What if the story told was instead closer to the truth? Families cozy with an oppressive dictator flee a Revolution. The country is kept impoverished by economic imperialism, especially the secondary boycott (a boycott of any company that does business with Cuba), that has lasted to the present time without resulting in the overthrow of the government because well-off exiles have enjoyed their wealth in Miami while agitating for a return to exploitation that is not desired by the Cuban people. (The Cuban literacy rate went from 49% to near-100% under Castro, and their medical care is universal. Sure, dissidents in prison, yadda, yadda, but the US at the time segregated its people and killed civil rights workers. Those of us in glass houses shouldn't embargo other countries, to badly mix a metaphor.)


These privileged folks find themselves in Miami. Dad is dumb enough to trust the US Army, who kill him. He suffers before he dies. Mom is forced to work as a public-school teacher (HORRORS!). The kids get to go to college and pursue their music career. Okay, they face a bit of racism here and there—big surprise, this is America, in the South. And Gloria is hurt in a traffic accident, but she gets boutique care and gets better.
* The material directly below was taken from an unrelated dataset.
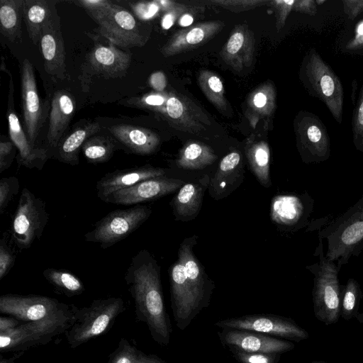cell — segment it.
Masks as SVG:
<instances>
[{"label": "cell", "mask_w": 363, "mask_h": 363, "mask_svg": "<svg viewBox=\"0 0 363 363\" xmlns=\"http://www.w3.org/2000/svg\"><path fill=\"white\" fill-rule=\"evenodd\" d=\"M124 279L133 298L138 319L146 324L155 342L167 347L172 328L164 305L160 267L157 260L147 250H140L132 257Z\"/></svg>", "instance_id": "obj_1"}, {"label": "cell", "mask_w": 363, "mask_h": 363, "mask_svg": "<svg viewBox=\"0 0 363 363\" xmlns=\"http://www.w3.org/2000/svg\"><path fill=\"white\" fill-rule=\"evenodd\" d=\"M198 236L184 239L169 269L171 308L176 326L186 330L209 305L214 283L193 252Z\"/></svg>", "instance_id": "obj_2"}, {"label": "cell", "mask_w": 363, "mask_h": 363, "mask_svg": "<svg viewBox=\"0 0 363 363\" xmlns=\"http://www.w3.org/2000/svg\"><path fill=\"white\" fill-rule=\"evenodd\" d=\"M77 308L73 305L63 303L58 309L42 319L23 323L14 328L0 333L1 351L24 352L66 333L74 323Z\"/></svg>", "instance_id": "obj_3"}, {"label": "cell", "mask_w": 363, "mask_h": 363, "mask_svg": "<svg viewBox=\"0 0 363 363\" xmlns=\"http://www.w3.org/2000/svg\"><path fill=\"white\" fill-rule=\"evenodd\" d=\"M319 235L328 241L325 257L340 269L351 257L359 255L363 250V196Z\"/></svg>", "instance_id": "obj_4"}, {"label": "cell", "mask_w": 363, "mask_h": 363, "mask_svg": "<svg viewBox=\"0 0 363 363\" xmlns=\"http://www.w3.org/2000/svg\"><path fill=\"white\" fill-rule=\"evenodd\" d=\"M301 77L308 93L320 100L341 124L344 99L342 82L315 48L310 49L303 60Z\"/></svg>", "instance_id": "obj_5"}, {"label": "cell", "mask_w": 363, "mask_h": 363, "mask_svg": "<svg viewBox=\"0 0 363 363\" xmlns=\"http://www.w3.org/2000/svg\"><path fill=\"white\" fill-rule=\"evenodd\" d=\"M320 260L307 267L314 274L312 291L313 311L317 320L326 325L336 323L340 316L342 289L338 280L340 269L336 263L325 257L323 252L322 238L319 237Z\"/></svg>", "instance_id": "obj_6"}, {"label": "cell", "mask_w": 363, "mask_h": 363, "mask_svg": "<svg viewBox=\"0 0 363 363\" xmlns=\"http://www.w3.org/2000/svg\"><path fill=\"white\" fill-rule=\"evenodd\" d=\"M124 309L119 297L96 299L88 306L77 308L74 323L65 333L69 347L77 348L103 334Z\"/></svg>", "instance_id": "obj_7"}, {"label": "cell", "mask_w": 363, "mask_h": 363, "mask_svg": "<svg viewBox=\"0 0 363 363\" xmlns=\"http://www.w3.org/2000/svg\"><path fill=\"white\" fill-rule=\"evenodd\" d=\"M151 213L149 206L140 204L113 211L96 222L84 238L88 242L99 243L102 249L108 248L136 230Z\"/></svg>", "instance_id": "obj_8"}, {"label": "cell", "mask_w": 363, "mask_h": 363, "mask_svg": "<svg viewBox=\"0 0 363 363\" xmlns=\"http://www.w3.org/2000/svg\"><path fill=\"white\" fill-rule=\"evenodd\" d=\"M48 219L45 202L28 189L23 188L12 223V235L16 245L20 249L29 248L41 237Z\"/></svg>", "instance_id": "obj_9"}, {"label": "cell", "mask_w": 363, "mask_h": 363, "mask_svg": "<svg viewBox=\"0 0 363 363\" xmlns=\"http://www.w3.org/2000/svg\"><path fill=\"white\" fill-rule=\"evenodd\" d=\"M220 329L249 330L301 342L308 338V332L290 318L274 314H252L220 320L214 323Z\"/></svg>", "instance_id": "obj_10"}, {"label": "cell", "mask_w": 363, "mask_h": 363, "mask_svg": "<svg viewBox=\"0 0 363 363\" xmlns=\"http://www.w3.org/2000/svg\"><path fill=\"white\" fill-rule=\"evenodd\" d=\"M297 147L305 163H319L330 155V140L327 128L313 113L302 111L296 118Z\"/></svg>", "instance_id": "obj_11"}, {"label": "cell", "mask_w": 363, "mask_h": 363, "mask_svg": "<svg viewBox=\"0 0 363 363\" xmlns=\"http://www.w3.org/2000/svg\"><path fill=\"white\" fill-rule=\"evenodd\" d=\"M97 24L101 35L121 48L142 47L147 39L135 17L128 10L116 4Z\"/></svg>", "instance_id": "obj_12"}, {"label": "cell", "mask_w": 363, "mask_h": 363, "mask_svg": "<svg viewBox=\"0 0 363 363\" xmlns=\"http://www.w3.org/2000/svg\"><path fill=\"white\" fill-rule=\"evenodd\" d=\"M21 89L24 126L29 141L35 146L45 116L37 89L34 69L28 59L21 65Z\"/></svg>", "instance_id": "obj_13"}, {"label": "cell", "mask_w": 363, "mask_h": 363, "mask_svg": "<svg viewBox=\"0 0 363 363\" xmlns=\"http://www.w3.org/2000/svg\"><path fill=\"white\" fill-rule=\"evenodd\" d=\"M218 336L228 350L281 354L295 347L291 341L249 330L221 329Z\"/></svg>", "instance_id": "obj_14"}, {"label": "cell", "mask_w": 363, "mask_h": 363, "mask_svg": "<svg viewBox=\"0 0 363 363\" xmlns=\"http://www.w3.org/2000/svg\"><path fill=\"white\" fill-rule=\"evenodd\" d=\"M62 303L45 296L9 294L0 296V312L26 323L46 317Z\"/></svg>", "instance_id": "obj_15"}, {"label": "cell", "mask_w": 363, "mask_h": 363, "mask_svg": "<svg viewBox=\"0 0 363 363\" xmlns=\"http://www.w3.org/2000/svg\"><path fill=\"white\" fill-rule=\"evenodd\" d=\"M184 184L183 180L165 176L152 178L115 191L104 201L118 205H138L173 193Z\"/></svg>", "instance_id": "obj_16"}, {"label": "cell", "mask_w": 363, "mask_h": 363, "mask_svg": "<svg viewBox=\"0 0 363 363\" xmlns=\"http://www.w3.org/2000/svg\"><path fill=\"white\" fill-rule=\"evenodd\" d=\"M40 45L47 73L62 79L65 74V52L57 12L43 28Z\"/></svg>", "instance_id": "obj_17"}, {"label": "cell", "mask_w": 363, "mask_h": 363, "mask_svg": "<svg viewBox=\"0 0 363 363\" xmlns=\"http://www.w3.org/2000/svg\"><path fill=\"white\" fill-rule=\"evenodd\" d=\"M10 90L7 119L9 132L11 141L18 150V162L28 168L41 169L46 162L48 155L47 150L33 146L25 133L19 118L13 109V81L10 79Z\"/></svg>", "instance_id": "obj_18"}, {"label": "cell", "mask_w": 363, "mask_h": 363, "mask_svg": "<svg viewBox=\"0 0 363 363\" xmlns=\"http://www.w3.org/2000/svg\"><path fill=\"white\" fill-rule=\"evenodd\" d=\"M165 173L164 169L150 165L108 172L96 182V194L104 201L115 191L133 186L149 179L164 177Z\"/></svg>", "instance_id": "obj_19"}, {"label": "cell", "mask_w": 363, "mask_h": 363, "mask_svg": "<svg viewBox=\"0 0 363 363\" xmlns=\"http://www.w3.org/2000/svg\"><path fill=\"white\" fill-rule=\"evenodd\" d=\"M223 26L221 21H206L178 31L163 46L161 52L170 57L200 46L211 39Z\"/></svg>", "instance_id": "obj_20"}, {"label": "cell", "mask_w": 363, "mask_h": 363, "mask_svg": "<svg viewBox=\"0 0 363 363\" xmlns=\"http://www.w3.org/2000/svg\"><path fill=\"white\" fill-rule=\"evenodd\" d=\"M255 53V37L253 33L245 24L235 27L230 38L222 48L220 55L231 67L240 71L250 67Z\"/></svg>", "instance_id": "obj_21"}, {"label": "cell", "mask_w": 363, "mask_h": 363, "mask_svg": "<svg viewBox=\"0 0 363 363\" xmlns=\"http://www.w3.org/2000/svg\"><path fill=\"white\" fill-rule=\"evenodd\" d=\"M242 179V157L238 152H232L222 159L210 179L209 193L216 199L225 197L237 187Z\"/></svg>", "instance_id": "obj_22"}, {"label": "cell", "mask_w": 363, "mask_h": 363, "mask_svg": "<svg viewBox=\"0 0 363 363\" xmlns=\"http://www.w3.org/2000/svg\"><path fill=\"white\" fill-rule=\"evenodd\" d=\"M209 182V176L204 175L197 181L184 184L179 189L172 199L174 213L177 219L187 221L198 215Z\"/></svg>", "instance_id": "obj_23"}, {"label": "cell", "mask_w": 363, "mask_h": 363, "mask_svg": "<svg viewBox=\"0 0 363 363\" xmlns=\"http://www.w3.org/2000/svg\"><path fill=\"white\" fill-rule=\"evenodd\" d=\"M75 101L70 93L65 90L56 91L51 102L49 127L47 134L48 144L55 147L74 116Z\"/></svg>", "instance_id": "obj_24"}, {"label": "cell", "mask_w": 363, "mask_h": 363, "mask_svg": "<svg viewBox=\"0 0 363 363\" xmlns=\"http://www.w3.org/2000/svg\"><path fill=\"white\" fill-rule=\"evenodd\" d=\"M111 134L132 152L153 153L160 144L159 136L152 131L130 125H116L108 128Z\"/></svg>", "instance_id": "obj_25"}, {"label": "cell", "mask_w": 363, "mask_h": 363, "mask_svg": "<svg viewBox=\"0 0 363 363\" xmlns=\"http://www.w3.org/2000/svg\"><path fill=\"white\" fill-rule=\"evenodd\" d=\"M130 60L128 53L111 45H96L89 57L90 63L96 71L111 77L124 74L130 64Z\"/></svg>", "instance_id": "obj_26"}, {"label": "cell", "mask_w": 363, "mask_h": 363, "mask_svg": "<svg viewBox=\"0 0 363 363\" xmlns=\"http://www.w3.org/2000/svg\"><path fill=\"white\" fill-rule=\"evenodd\" d=\"M162 112L177 129L194 134L205 130L199 115L182 96L169 94Z\"/></svg>", "instance_id": "obj_27"}, {"label": "cell", "mask_w": 363, "mask_h": 363, "mask_svg": "<svg viewBox=\"0 0 363 363\" xmlns=\"http://www.w3.org/2000/svg\"><path fill=\"white\" fill-rule=\"evenodd\" d=\"M56 12L51 1L24 0L23 18L33 44L37 45L40 42L43 28Z\"/></svg>", "instance_id": "obj_28"}, {"label": "cell", "mask_w": 363, "mask_h": 363, "mask_svg": "<svg viewBox=\"0 0 363 363\" xmlns=\"http://www.w3.org/2000/svg\"><path fill=\"white\" fill-rule=\"evenodd\" d=\"M276 107V91L271 84H264L254 90L247 101L246 116L255 128L260 119L269 120Z\"/></svg>", "instance_id": "obj_29"}, {"label": "cell", "mask_w": 363, "mask_h": 363, "mask_svg": "<svg viewBox=\"0 0 363 363\" xmlns=\"http://www.w3.org/2000/svg\"><path fill=\"white\" fill-rule=\"evenodd\" d=\"M306 214L300 197L294 195L274 196L271 203V217L274 222L284 225L296 224Z\"/></svg>", "instance_id": "obj_30"}, {"label": "cell", "mask_w": 363, "mask_h": 363, "mask_svg": "<svg viewBox=\"0 0 363 363\" xmlns=\"http://www.w3.org/2000/svg\"><path fill=\"white\" fill-rule=\"evenodd\" d=\"M99 130V125L91 123L75 129L58 145V159L71 165L79 164V149L90 136Z\"/></svg>", "instance_id": "obj_31"}, {"label": "cell", "mask_w": 363, "mask_h": 363, "mask_svg": "<svg viewBox=\"0 0 363 363\" xmlns=\"http://www.w3.org/2000/svg\"><path fill=\"white\" fill-rule=\"evenodd\" d=\"M24 0L0 1L1 32L10 41L21 40Z\"/></svg>", "instance_id": "obj_32"}, {"label": "cell", "mask_w": 363, "mask_h": 363, "mask_svg": "<svg viewBox=\"0 0 363 363\" xmlns=\"http://www.w3.org/2000/svg\"><path fill=\"white\" fill-rule=\"evenodd\" d=\"M216 159V155L209 146L192 142L182 149L176 164L184 169H201L213 163Z\"/></svg>", "instance_id": "obj_33"}, {"label": "cell", "mask_w": 363, "mask_h": 363, "mask_svg": "<svg viewBox=\"0 0 363 363\" xmlns=\"http://www.w3.org/2000/svg\"><path fill=\"white\" fill-rule=\"evenodd\" d=\"M250 167L259 182L264 187L272 184L270 179V151L267 143L259 141L246 147Z\"/></svg>", "instance_id": "obj_34"}, {"label": "cell", "mask_w": 363, "mask_h": 363, "mask_svg": "<svg viewBox=\"0 0 363 363\" xmlns=\"http://www.w3.org/2000/svg\"><path fill=\"white\" fill-rule=\"evenodd\" d=\"M43 275L57 291L68 297L82 294L85 290L80 279L69 272L47 268L43 272Z\"/></svg>", "instance_id": "obj_35"}, {"label": "cell", "mask_w": 363, "mask_h": 363, "mask_svg": "<svg viewBox=\"0 0 363 363\" xmlns=\"http://www.w3.org/2000/svg\"><path fill=\"white\" fill-rule=\"evenodd\" d=\"M199 84L206 98L221 112L227 108L223 84L218 76L203 70L199 76Z\"/></svg>", "instance_id": "obj_36"}, {"label": "cell", "mask_w": 363, "mask_h": 363, "mask_svg": "<svg viewBox=\"0 0 363 363\" xmlns=\"http://www.w3.org/2000/svg\"><path fill=\"white\" fill-rule=\"evenodd\" d=\"M82 150L89 162L102 163L111 157L115 150V145L107 138L93 137L84 143Z\"/></svg>", "instance_id": "obj_37"}, {"label": "cell", "mask_w": 363, "mask_h": 363, "mask_svg": "<svg viewBox=\"0 0 363 363\" xmlns=\"http://www.w3.org/2000/svg\"><path fill=\"white\" fill-rule=\"evenodd\" d=\"M361 298L362 291L359 283L354 279H349L342 289L340 306V315L344 320H350L356 318Z\"/></svg>", "instance_id": "obj_38"}, {"label": "cell", "mask_w": 363, "mask_h": 363, "mask_svg": "<svg viewBox=\"0 0 363 363\" xmlns=\"http://www.w3.org/2000/svg\"><path fill=\"white\" fill-rule=\"evenodd\" d=\"M352 140L355 148L363 152V84L353 110L352 118Z\"/></svg>", "instance_id": "obj_39"}, {"label": "cell", "mask_w": 363, "mask_h": 363, "mask_svg": "<svg viewBox=\"0 0 363 363\" xmlns=\"http://www.w3.org/2000/svg\"><path fill=\"white\" fill-rule=\"evenodd\" d=\"M145 353L122 338L116 349L110 354L108 363H137Z\"/></svg>", "instance_id": "obj_40"}, {"label": "cell", "mask_w": 363, "mask_h": 363, "mask_svg": "<svg viewBox=\"0 0 363 363\" xmlns=\"http://www.w3.org/2000/svg\"><path fill=\"white\" fill-rule=\"evenodd\" d=\"M76 4L84 8L96 23L107 16L115 6L107 0H79Z\"/></svg>", "instance_id": "obj_41"}, {"label": "cell", "mask_w": 363, "mask_h": 363, "mask_svg": "<svg viewBox=\"0 0 363 363\" xmlns=\"http://www.w3.org/2000/svg\"><path fill=\"white\" fill-rule=\"evenodd\" d=\"M229 351L239 363H279L281 358L280 354L250 352L235 349H229Z\"/></svg>", "instance_id": "obj_42"}, {"label": "cell", "mask_w": 363, "mask_h": 363, "mask_svg": "<svg viewBox=\"0 0 363 363\" xmlns=\"http://www.w3.org/2000/svg\"><path fill=\"white\" fill-rule=\"evenodd\" d=\"M19 182L17 177L12 176L1 178L0 180V213L2 214L11 199L19 190Z\"/></svg>", "instance_id": "obj_43"}, {"label": "cell", "mask_w": 363, "mask_h": 363, "mask_svg": "<svg viewBox=\"0 0 363 363\" xmlns=\"http://www.w3.org/2000/svg\"><path fill=\"white\" fill-rule=\"evenodd\" d=\"M16 257L6 241L2 238L0 242V280L5 277L14 265Z\"/></svg>", "instance_id": "obj_44"}, {"label": "cell", "mask_w": 363, "mask_h": 363, "mask_svg": "<svg viewBox=\"0 0 363 363\" xmlns=\"http://www.w3.org/2000/svg\"><path fill=\"white\" fill-rule=\"evenodd\" d=\"M131 6L135 13L143 20L155 17L161 9L158 1L137 2L132 4Z\"/></svg>", "instance_id": "obj_45"}, {"label": "cell", "mask_w": 363, "mask_h": 363, "mask_svg": "<svg viewBox=\"0 0 363 363\" xmlns=\"http://www.w3.org/2000/svg\"><path fill=\"white\" fill-rule=\"evenodd\" d=\"M220 6L233 11H242L257 6L265 1L262 0H241V1H212Z\"/></svg>", "instance_id": "obj_46"}, {"label": "cell", "mask_w": 363, "mask_h": 363, "mask_svg": "<svg viewBox=\"0 0 363 363\" xmlns=\"http://www.w3.org/2000/svg\"><path fill=\"white\" fill-rule=\"evenodd\" d=\"M15 147L12 141L0 142V173L10 167L15 156Z\"/></svg>", "instance_id": "obj_47"}, {"label": "cell", "mask_w": 363, "mask_h": 363, "mask_svg": "<svg viewBox=\"0 0 363 363\" xmlns=\"http://www.w3.org/2000/svg\"><path fill=\"white\" fill-rule=\"evenodd\" d=\"M277 11V28L281 30L285 24L286 19L289 13L293 10L294 0L291 1H274Z\"/></svg>", "instance_id": "obj_48"}, {"label": "cell", "mask_w": 363, "mask_h": 363, "mask_svg": "<svg viewBox=\"0 0 363 363\" xmlns=\"http://www.w3.org/2000/svg\"><path fill=\"white\" fill-rule=\"evenodd\" d=\"M167 96L158 93H152L142 96L138 100V104L146 108H154L161 111V107L164 106Z\"/></svg>", "instance_id": "obj_49"}, {"label": "cell", "mask_w": 363, "mask_h": 363, "mask_svg": "<svg viewBox=\"0 0 363 363\" xmlns=\"http://www.w3.org/2000/svg\"><path fill=\"white\" fill-rule=\"evenodd\" d=\"M186 7L182 4H176L170 10L167 11L163 16L161 21V26L165 30L169 29L175 23L176 20L185 12Z\"/></svg>", "instance_id": "obj_50"}, {"label": "cell", "mask_w": 363, "mask_h": 363, "mask_svg": "<svg viewBox=\"0 0 363 363\" xmlns=\"http://www.w3.org/2000/svg\"><path fill=\"white\" fill-rule=\"evenodd\" d=\"M343 10L350 20L363 12V0H342Z\"/></svg>", "instance_id": "obj_51"}, {"label": "cell", "mask_w": 363, "mask_h": 363, "mask_svg": "<svg viewBox=\"0 0 363 363\" xmlns=\"http://www.w3.org/2000/svg\"><path fill=\"white\" fill-rule=\"evenodd\" d=\"M362 48H363V20L356 25L354 35L346 45L347 50L355 51Z\"/></svg>", "instance_id": "obj_52"}, {"label": "cell", "mask_w": 363, "mask_h": 363, "mask_svg": "<svg viewBox=\"0 0 363 363\" xmlns=\"http://www.w3.org/2000/svg\"><path fill=\"white\" fill-rule=\"evenodd\" d=\"M293 10L296 12L303 13L310 16L315 15L318 11L317 4L315 0L295 1Z\"/></svg>", "instance_id": "obj_53"}, {"label": "cell", "mask_w": 363, "mask_h": 363, "mask_svg": "<svg viewBox=\"0 0 363 363\" xmlns=\"http://www.w3.org/2000/svg\"><path fill=\"white\" fill-rule=\"evenodd\" d=\"M149 84L154 90L158 92L163 91L167 86V79L164 74L162 72L152 73L150 77Z\"/></svg>", "instance_id": "obj_54"}, {"label": "cell", "mask_w": 363, "mask_h": 363, "mask_svg": "<svg viewBox=\"0 0 363 363\" xmlns=\"http://www.w3.org/2000/svg\"><path fill=\"white\" fill-rule=\"evenodd\" d=\"M23 323L24 322L19 320L12 316H1L0 333L14 328Z\"/></svg>", "instance_id": "obj_55"}, {"label": "cell", "mask_w": 363, "mask_h": 363, "mask_svg": "<svg viewBox=\"0 0 363 363\" xmlns=\"http://www.w3.org/2000/svg\"><path fill=\"white\" fill-rule=\"evenodd\" d=\"M137 363H168L155 354H144Z\"/></svg>", "instance_id": "obj_56"}, {"label": "cell", "mask_w": 363, "mask_h": 363, "mask_svg": "<svg viewBox=\"0 0 363 363\" xmlns=\"http://www.w3.org/2000/svg\"><path fill=\"white\" fill-rule=\"evenodd\" d=\"M194 21V16L190 13H184L179 18L178 23L182 27L189 26Z\"/></svg>", "instance_id": "obj_57"}, {"label": "cell", "mask_w": 363, "mask_h": 363, "mask_svg": "<svg viewBox=\"0 0 363 363\" xmlns=\"http://www.w3.org/2000/svg\"><path fill=\"white\" fill-rule=\"evenodd\" d=\"M23 352H16L12 357L9 359L1 358L0 363H14L15 360L23 354Z\"/></svg>", "instance_id": "obj_58"}, {"label": "cell", "mask_w": 363, "mask_h": 363, "mask_svg": "<svg viewBox=\"0 0 363 363\" xmlns=\"http://www.w3.org/2000/svg\"><path fill=\"white\" fill-rule=\"evenodd\" d=\"M356 319L359 323L363 324V313H358L356 316Z\"/></svg>", "instance_id": "obj_59"}, {"label": "cell", "mask_w": 363, "mask_h": 363, "mask_svg": "<svg viewBox=\"0 0 363 363\" xmlns=\"http://www.w3.org/2000/svg\"><path fill=\"white\" fill-rule=\"evenodd\" d=\"M308 363H328L327 362L323 361V360H318V361H313Z\"/></svg>", "instance_id": "obj_60"}, {"label": "cell", "mask_w": 363, "mask_h": 363, "mask_svg": "<svg viewBox=\"0 0 363 363\" xmlns=\"http://www.w3.org/2000/svg\"><path fill=\"white\" fill-rule=\"evenodd\" d=\"M315 1L316 4H318V5L321 4H323V3H325L326 1L325 0H324V1L315 0Z\"/></svg>", "instance_id": "obj_61"}]
</instances>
That wouldn't pack the theaters.


I've got a better story: virtually all of Latin America suffers invasion after invasion by the Gringos out for cheap bananas. Impoverished and suffering under corrupt dictators, some of these countries are not very safe. Racism compounds the problem as those with darker skin are persecuted by the puppet governments. But then, because of global climate change caused largely by the US, a horrible drought leads to famine. These folks trek, often on foot, to the border, but they are turned back by a reality show huckster President who manipulated racism and xenophobia to win.


Yet, a couple sneaks through. They work three jobs at sub-minimum wage while instilling in their children the need to get an education. The kids graduate high school, attend Miami-Dade Community College (a huge place responsible in many ways for the success of less well-heeled Cuban immigrants), become gainfully employed, buy homes, and raise families.
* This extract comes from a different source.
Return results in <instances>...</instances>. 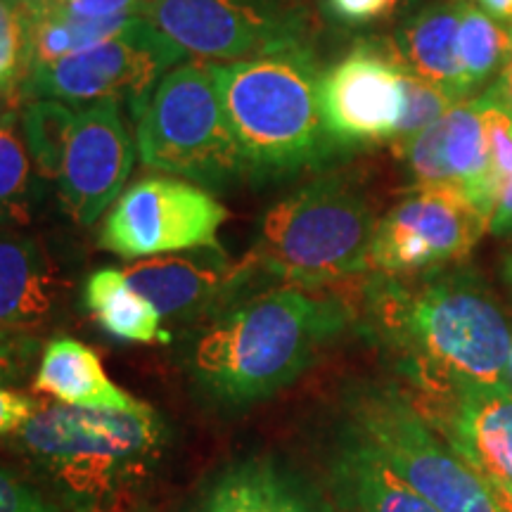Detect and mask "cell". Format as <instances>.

And over that time, the country evolves so the younger generation couldn't conceive of how their elders hated people of color or any other sort of people. They listen to music that fuses all of the cultures that claim Miami as their own.


I'm not hearing that sound yet.


Today, the newsfeeds scream headlines of the crisis at the border—brown people coming. They don't mention the Banana Wars and further imperialist adventures that destroyed these folks' countries or the climate change that left drought and famine. Nor do they mention that the US could afford to absorb the entire population of Honduras, Guatemala and El Salvador—certainly the percentage who feel they must leave their homes.


The ones who make it to America work in low-wage industries such as landscaping, and, where I live, more often than not, their boss is Cuban. And he speaks perfect English. And he votes Republican. And he talks about the need to turn back immigrants and refugees at the border and save America for the Americans. Like him.


That's what America sounds like.


But you won't hear it on stage. It wouldn't make a good musical.


Oklahoma or South Pacific would sell more tickets. They wouldn't challenge the audience.


And the theater could go back to lemon meringue pie on the desert cart—the white eighty-somethings weren't crazy about tres leches, anyway.